● SOURCE TEXT:
Segment Open

In the first step of MUDPAC we proceed in analogy to Gene Set Enrichment Analysis (GSEA) [20], which identifies pathways that correlate with phenotypic difference (tumor VS normal) based on gene’s differential expressions. For mutation data we use the differences between the non-synonymous mutations, and a background of synonymous mutations [7, 21]. Genes are ranked by using a score that integrates a mutation factor (MF), i.e., the difference between the impact of non-synonymous and synonymous mutations, and an Interaction Factor (IF), which takes account of the mutational landscape in the functional vicinity (for example, propinquity on a pathway) of a particular gene. Pathways whose genes are significantly overrepresented toward the top of the ranked list are then identified as candidate driver pathways.

The second step searches the identified pathways in Step 1 for combinations that are most informative about a particular cancer subtype, assuming that driver pathways should collaborate to achieve a distinct phenotype. The main idea here is that patients with the same cancer subtype will have the same set of disrupted cellular functions. A greedy algorithm is used to find the single pathway that is mutated in (covers) the largest number of samples, and then iteratively adds new pathways to form a collaborative group that achieves a Maximal Coverage Rate (MCR), which is the percentage of samples covered by current set of driver pathways. This is done subject to the restrictions that (i) the collaboration (mutation co-occurrence) between a new pathway and all previously selected pathways is statistically significant (P < 0.01) in comparison to the case where mutations of the genes in the new pathway are distributed randomly (see Methods for details) across the samples; (ii) the new MCR after the addition of the new pathway is at least 5% (See Additional file 1 for detailed explanation) higher than the mutation coverage of samples of any single gene in the new pathway. This is to ensure that the functional disruption of the pathway is not dominated by the mutation of a single gene.

Detailed results of the Top 60 selected pathways from Step 1, pathway collaborations along with MCR and P-values of each subtype resulted from Step 2, can be found in Additional file 2.

Application to breast cancer

Summary of results

We refer to a pathway as mutated in a given sample if the pathway has at least one non-synonymous mutation in that sample; the sample is then said to be covered by the pathway. A set of pathways are collaborative in a given sample if each member of the set is mutated. Using these definitions and the results in Step 1, we iteratively search for a set of collaborative pathways for each subtype (Figure 2A), such that MCR is achieved -- with additional restrictions as explained in Methods. Briefly, we proceed as follows. To be concrete, we frame the description in terms of Luminal-A.

Figure 2
figure 2

Driver pathway collaboration in breast cancer. (A) Identified collaborative driver pathways in each of the 4 subtypes. Mutational pathway enrichment analysis is performed on the 4 subtypes separately, and collaborative driver pathway identification is applied over the Top 60 significantly enriched pathways. The numbers of driver pathways identified in subtype of Basal-like, HER2+, Luminal-A and Luminal-B are 2, 16, 6, 15 respectively. (B) Collaborative driver pathway venn diagram.

Segment Closed

● SOURCE INFORMATION:
Segment Open

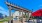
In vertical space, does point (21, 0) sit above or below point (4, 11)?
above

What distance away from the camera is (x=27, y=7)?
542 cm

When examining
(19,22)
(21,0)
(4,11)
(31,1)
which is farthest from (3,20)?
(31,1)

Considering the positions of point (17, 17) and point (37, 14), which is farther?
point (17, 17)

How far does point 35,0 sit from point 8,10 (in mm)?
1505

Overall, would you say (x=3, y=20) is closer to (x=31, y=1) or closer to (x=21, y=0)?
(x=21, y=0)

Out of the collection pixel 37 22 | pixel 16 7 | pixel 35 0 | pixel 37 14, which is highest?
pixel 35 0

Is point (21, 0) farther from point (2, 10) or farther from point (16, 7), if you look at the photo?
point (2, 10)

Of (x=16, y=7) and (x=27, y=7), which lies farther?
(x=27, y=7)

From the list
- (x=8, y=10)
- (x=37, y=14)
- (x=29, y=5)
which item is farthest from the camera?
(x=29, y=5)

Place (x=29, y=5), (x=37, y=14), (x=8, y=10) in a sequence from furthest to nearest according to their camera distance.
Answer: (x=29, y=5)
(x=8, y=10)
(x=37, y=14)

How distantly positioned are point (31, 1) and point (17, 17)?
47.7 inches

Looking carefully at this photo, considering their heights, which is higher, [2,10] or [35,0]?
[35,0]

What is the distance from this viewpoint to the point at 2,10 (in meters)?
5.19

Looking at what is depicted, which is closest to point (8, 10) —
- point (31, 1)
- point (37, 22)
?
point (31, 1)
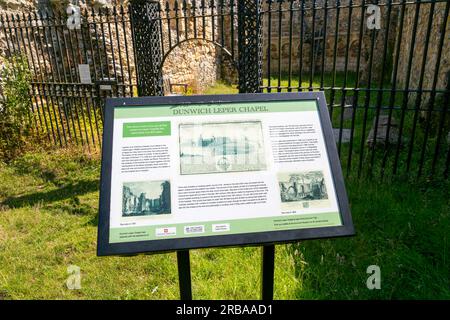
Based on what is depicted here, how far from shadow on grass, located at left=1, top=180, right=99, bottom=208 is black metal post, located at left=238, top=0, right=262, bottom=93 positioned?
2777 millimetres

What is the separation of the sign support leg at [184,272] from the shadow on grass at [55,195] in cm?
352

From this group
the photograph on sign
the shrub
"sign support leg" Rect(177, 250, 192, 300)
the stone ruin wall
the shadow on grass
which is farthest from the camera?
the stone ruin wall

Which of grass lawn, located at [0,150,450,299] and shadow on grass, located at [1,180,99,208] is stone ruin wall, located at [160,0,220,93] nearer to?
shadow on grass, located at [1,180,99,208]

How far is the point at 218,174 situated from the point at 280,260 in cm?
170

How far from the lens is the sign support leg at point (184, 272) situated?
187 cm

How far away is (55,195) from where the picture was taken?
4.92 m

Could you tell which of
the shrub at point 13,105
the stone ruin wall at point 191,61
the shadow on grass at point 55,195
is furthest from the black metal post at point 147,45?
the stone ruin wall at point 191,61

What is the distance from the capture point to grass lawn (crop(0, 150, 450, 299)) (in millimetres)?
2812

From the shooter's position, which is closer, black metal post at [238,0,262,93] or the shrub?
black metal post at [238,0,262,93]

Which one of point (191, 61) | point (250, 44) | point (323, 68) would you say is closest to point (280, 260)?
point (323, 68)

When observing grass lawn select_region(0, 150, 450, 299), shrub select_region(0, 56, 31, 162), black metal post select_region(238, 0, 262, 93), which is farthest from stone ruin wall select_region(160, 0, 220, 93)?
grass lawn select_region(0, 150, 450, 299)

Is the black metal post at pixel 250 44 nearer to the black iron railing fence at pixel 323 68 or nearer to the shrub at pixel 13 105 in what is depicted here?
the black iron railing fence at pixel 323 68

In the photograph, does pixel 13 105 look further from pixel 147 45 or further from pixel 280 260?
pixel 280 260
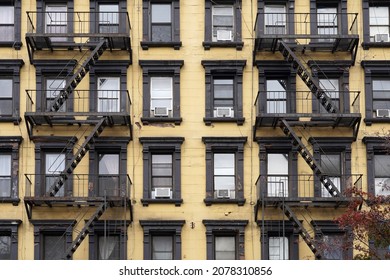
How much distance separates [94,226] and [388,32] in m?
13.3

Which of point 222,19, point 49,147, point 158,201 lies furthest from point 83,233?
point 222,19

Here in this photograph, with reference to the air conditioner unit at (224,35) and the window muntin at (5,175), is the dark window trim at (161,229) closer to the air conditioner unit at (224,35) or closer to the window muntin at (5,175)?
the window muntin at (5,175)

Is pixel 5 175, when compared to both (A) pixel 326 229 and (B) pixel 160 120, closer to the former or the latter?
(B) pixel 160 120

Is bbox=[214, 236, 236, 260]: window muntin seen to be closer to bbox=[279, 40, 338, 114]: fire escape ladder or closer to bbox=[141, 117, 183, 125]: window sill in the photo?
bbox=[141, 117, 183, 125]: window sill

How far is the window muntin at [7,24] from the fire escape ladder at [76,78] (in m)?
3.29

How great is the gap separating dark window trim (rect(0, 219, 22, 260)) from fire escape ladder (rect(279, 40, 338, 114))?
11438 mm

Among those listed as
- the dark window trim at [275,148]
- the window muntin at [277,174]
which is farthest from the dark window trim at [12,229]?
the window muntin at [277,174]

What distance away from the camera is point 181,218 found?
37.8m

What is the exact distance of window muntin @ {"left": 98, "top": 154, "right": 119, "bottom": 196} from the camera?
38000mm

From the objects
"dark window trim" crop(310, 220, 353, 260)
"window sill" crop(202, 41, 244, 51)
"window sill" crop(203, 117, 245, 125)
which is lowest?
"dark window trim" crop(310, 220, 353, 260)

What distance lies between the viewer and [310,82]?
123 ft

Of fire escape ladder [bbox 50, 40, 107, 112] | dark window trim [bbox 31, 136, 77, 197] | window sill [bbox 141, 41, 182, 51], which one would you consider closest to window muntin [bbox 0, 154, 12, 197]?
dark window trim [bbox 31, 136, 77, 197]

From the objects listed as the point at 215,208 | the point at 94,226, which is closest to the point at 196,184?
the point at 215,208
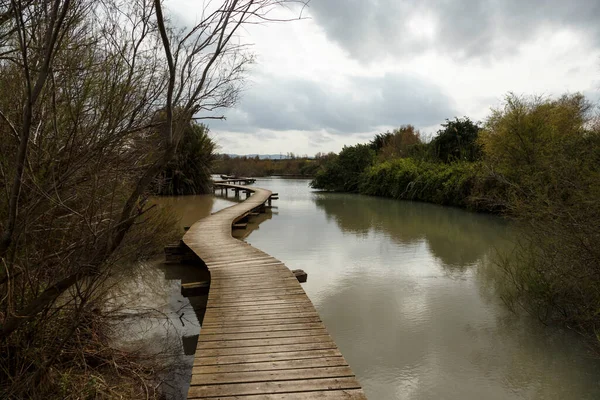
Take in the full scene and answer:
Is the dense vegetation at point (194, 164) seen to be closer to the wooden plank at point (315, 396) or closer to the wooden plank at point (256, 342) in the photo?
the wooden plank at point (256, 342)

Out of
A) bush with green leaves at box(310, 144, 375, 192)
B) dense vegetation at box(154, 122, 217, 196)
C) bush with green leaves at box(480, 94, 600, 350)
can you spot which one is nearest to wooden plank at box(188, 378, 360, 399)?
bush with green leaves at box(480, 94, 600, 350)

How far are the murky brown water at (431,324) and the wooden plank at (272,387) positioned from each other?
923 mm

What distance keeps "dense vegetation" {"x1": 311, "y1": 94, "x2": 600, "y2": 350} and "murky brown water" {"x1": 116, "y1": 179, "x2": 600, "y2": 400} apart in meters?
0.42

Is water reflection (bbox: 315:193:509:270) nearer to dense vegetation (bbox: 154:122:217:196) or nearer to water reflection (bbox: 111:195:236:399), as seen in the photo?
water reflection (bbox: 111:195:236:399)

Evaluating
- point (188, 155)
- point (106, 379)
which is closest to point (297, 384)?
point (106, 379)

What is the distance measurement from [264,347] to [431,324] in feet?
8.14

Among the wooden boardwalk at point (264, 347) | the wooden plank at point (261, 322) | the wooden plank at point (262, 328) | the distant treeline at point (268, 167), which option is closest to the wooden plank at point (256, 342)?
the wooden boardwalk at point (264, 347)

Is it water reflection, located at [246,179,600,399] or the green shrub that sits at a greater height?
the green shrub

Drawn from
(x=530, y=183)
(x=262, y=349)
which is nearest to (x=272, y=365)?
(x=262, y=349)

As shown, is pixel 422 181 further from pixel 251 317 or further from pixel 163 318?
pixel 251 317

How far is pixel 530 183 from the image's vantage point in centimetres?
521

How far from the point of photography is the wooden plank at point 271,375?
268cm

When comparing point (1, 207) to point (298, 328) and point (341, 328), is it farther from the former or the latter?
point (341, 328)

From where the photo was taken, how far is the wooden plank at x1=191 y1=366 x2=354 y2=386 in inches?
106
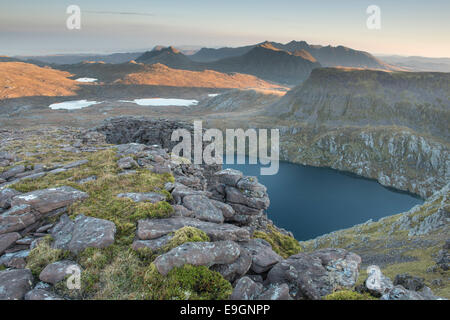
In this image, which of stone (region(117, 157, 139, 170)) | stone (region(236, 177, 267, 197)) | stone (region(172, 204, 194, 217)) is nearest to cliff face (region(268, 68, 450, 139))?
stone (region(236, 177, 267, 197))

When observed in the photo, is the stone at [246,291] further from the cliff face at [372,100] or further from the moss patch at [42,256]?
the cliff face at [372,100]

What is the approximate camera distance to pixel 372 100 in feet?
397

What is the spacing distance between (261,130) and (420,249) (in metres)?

Segment Closed

● PROBLEM TO WORK ON:
Continue the MUDPAC text on driver pathways in breast cancer, starting after its final sentence. The data has no connection to the MUDPAC text.

● TASK RESPONSE:
We started with the Top 60 pathways obtained in Step 1, and identified the pathway that has maximum coverage rate, which turns out to be PI3k-Akt. The MCR of PI3k-Akt pathway is 78% and PIK3CA is the gene that has the highest mutation rate in this pathway (44%). PI3k-Akt is therefore selected as the first pathway of the collaborative set because the MCR of the pathway is much higher than the single gene mutation rate (threshold = 5%). We then searched for the next pathway that has the largest coverage rate in the samples covered by the collaborative pathway set. That turns out to be the focal adhesion pathway. The MCR of these two pathways is 70%, and the gene with the highest mutation rate in the focal adhesion pathway is still PIK3CA, therefore the MCR is again much higher than the mutation rate of any single gene in the focal adhesion pathway. In addition, the collaboration between two pathways with an MCR 70% is statistically significant based on 5000 permutation test by randomly distributing the mutations of the genes in focal adhesion pathway across the different samples (P < 0.0002). The focal adhesion pathway is therefore selected as part of the set. The search procedure continues interactively until no qualified pathways can be found.As shown in Figure 2A, MCR in general drops quickly at the beginning and becomes flat when more pathways are added to the collaborative set. The plateau after the drop is what we expected based on our hypothesis that disrupted functions/pathways tend to be invariant across samples. We also found that heterogeneous subtypes tend to have larger numbers of collaborative pathways and lower MCRs.

The Basal-like subtype, which is dominated by TP53 (mutation rate 82%), is the most homogeneous subtype in breast cancer, so there are only 2 collaborative pathways selected with MCR = 88%. The luminal subtypes, on the other hand, are reported as heterogeneous, with the largest number of mutated genes but low overall mutation rates [5]. This shows a marked consistence in our results where PIK3CA is the highest mutated gene in both Luminal-A and Luminal-B with mutation rates of 44% and 31% respectively, and Luminal-B includes 15 collaborative pathways with MCR as low as 36%. Luminal-A, however, is not as obviously heterogeneous as Luminal-B, with only 6 pathways identified and MCR equal to 49%. This might explain its better prognosis and lower relapse rate in comparison with Luminal-B.

HER2+ is closely related to Luminal-B. Previous studies found that about 50% of clinically HER2+ tumors are observed predominantly in luminal mRNA subtypes [5], and HER2+ tumors are classified molecularly as Luminal-B in other studies [22]. Our results also show close overlaps between these two subtypes: there are 16 collaborative pathways selected in HER2+ with an MCR of 46%, which are quite similar with Luminal-B, not only in the number of selected pathways, but also in the overlap of those collaborative pathways. Pathways in HER2+ are a mixture of TP53 (mutation rate 72%) related pathways and PIK3CA (mutation rate 40%) related pathways.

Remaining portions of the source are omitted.